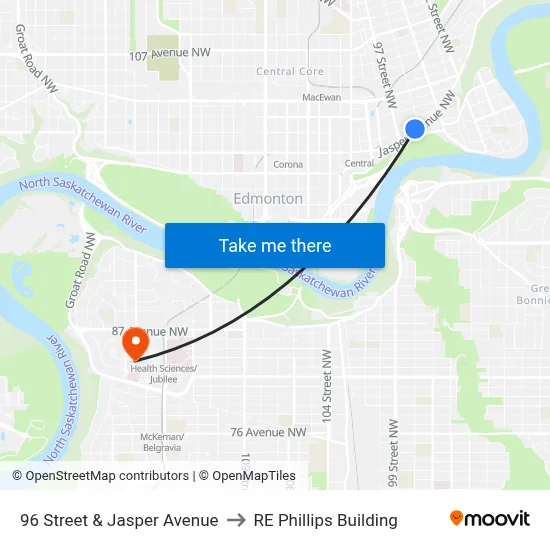 96 Street & Jasper Avenue to RE Phillips Building map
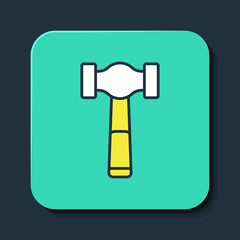 Filled outline Hammer icon isolated on blue background. Tool for repair. Turquoise square button. Vector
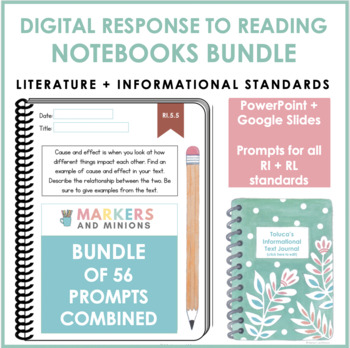 Preview of Digital Response to Reading Notebooks (Fifth Grade, RI + RL Standards)
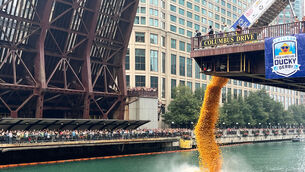 More than 90,000 rubber ducks are dropped into the Chicago River as part of the annual Chicago Duck Derby for Special Olympics Illinois in Chicago (Cybele Mayes-Osterman/AP)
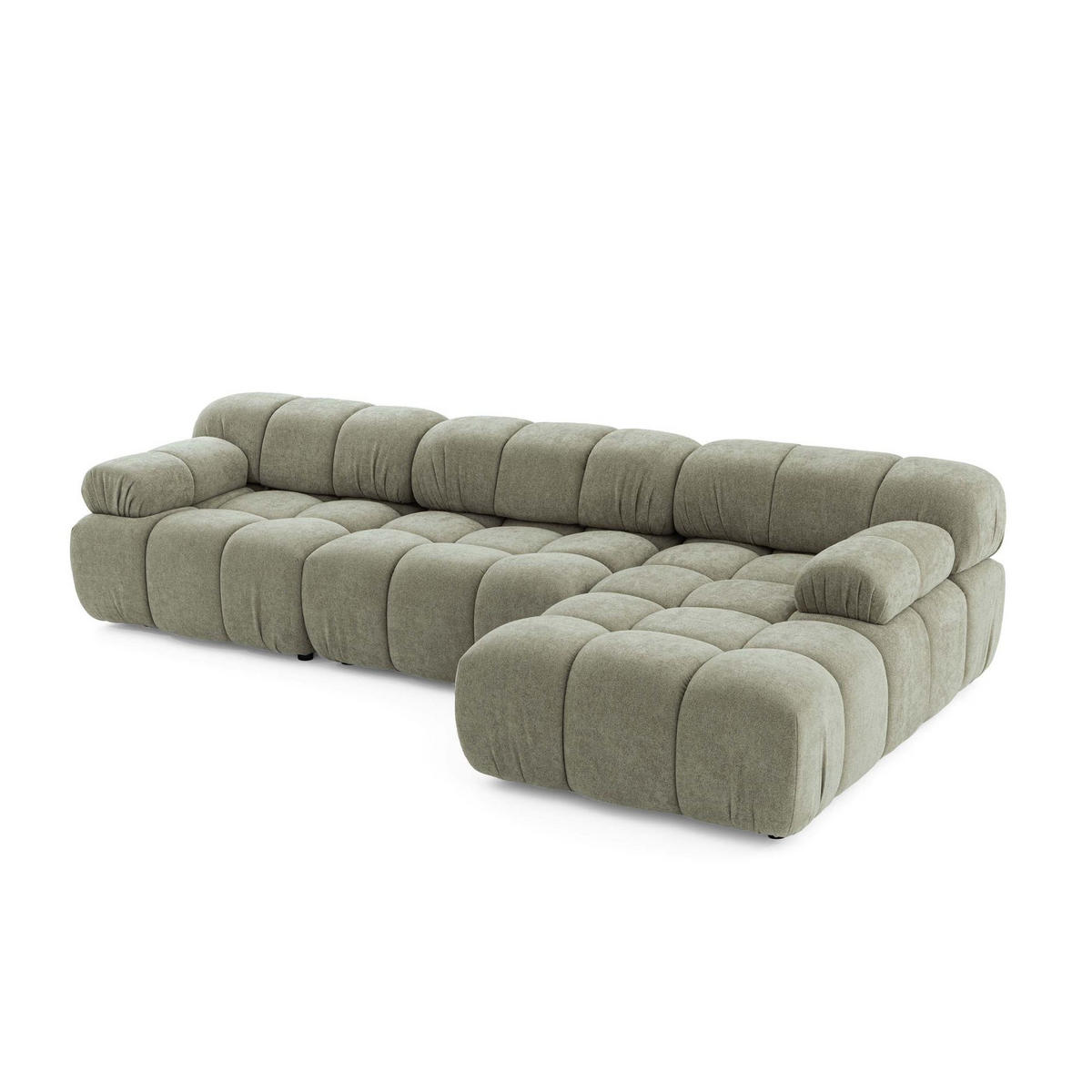 MODULARES Ecksofa MOMENTUM L, Rechts, Breite 282 cm, strukturierter Stoff, Grün - Chromfarben/Grün, Holz/Textil (155/282cm) - Muffo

What to produce:
Turn the material above into a Markdown table with two columns, Number and Text, putting each line's number and its words in one row. Leave out the pictures and any blank lines.

Reply:
| Number | Text |
|---|---|
| 1 |  96 Street & Jasper Avenue to RE Phillips Building map |
| 2 |  Filled outline Hammer icon isolated on blue background. Tool for repair. Turquoise square button. Vector |
| 3 |  Preview of Digital Response to Reading Notebooks (Fifth Grade, RI + RL Standards) |
| 4 |  More than 90,000 rubber ducks are dropped into the Chicago River as part of the annual Chicago Duck Derby for Special Olympics Illinois in Chicago (Cybele Mayes-Osterman/AP) |
| 5 |  MODULARES Ecksofa MOMENTUM L, Rechts, Breite 282 cm, strukturierter Stoff, Grün - Chromfarben/Grün, Holz/Textil (155/282cm) - Muffo |